T. Boone Pickens Lack of a Plan
The Wall Street Journal correctly skewers T. Boone Pickens today:
Boone Pickens may be a fine man, and has played a colorful and useful role on the American stage for decades. But his "energy plan," which he's spending a fortune to promote on cable TV, is not a plan.
Asserting that something would be good to do is not "a plan." Saying how to do it is "a plan." By this standard, what the legendary oil man is devoting $58 million to pitch hardly amounts to a decent slogan.
He would replace natural gas in electricity production with wind, and use the natural gas to power cars. He fails to mention any practical theory of how to get there -- that would really be "a plan." Instead, he relies on the deus ex machina of Congress, waving a legislative wand to make people do things they would choose not to do, given the extravagant and unjustified costs involved.

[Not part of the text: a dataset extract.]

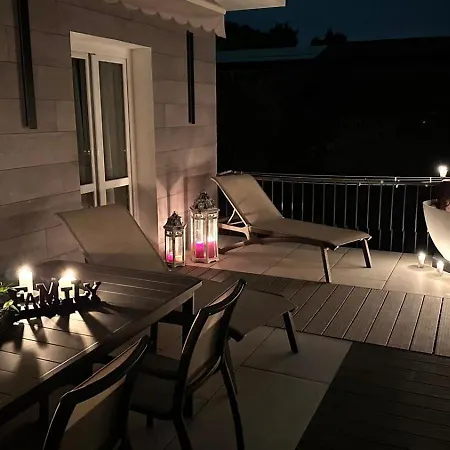 Villa Giulia Rooms & Bike-3
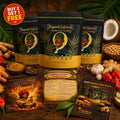 Buy 2 Get 1 Free – Tropical Infusion Spice Bundle | Best Value | 100% Salt-Free tropical infusion spice co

Having reasons is not "a plan" either, but Mr. Pickens has his reasons. He says we spend $700 billion a year on foreign oil, which he calls a "transfer of wealth." But exchanging money for oil at the market price is an exchange of things of equal value. If we didn't value their oil more than our dollars, we wouldn't participate in such a bargain.
He laments that the U.S. consumes "25% of the world's oil." The phraseology is common, and misleading. Oil is produced to meet demand. He might as well complain that, with 25% of the world's GDP, we consume 25% of the world's advertising.
That "transfer of wealth" comment has been bugging me since I first saw it. It's such a stupid comment to make. It makes me wonder if a man of his skills and wealth is really that stupid or if he just thinks we are?
Whichever it is, I'm glad to see someone calling him on it.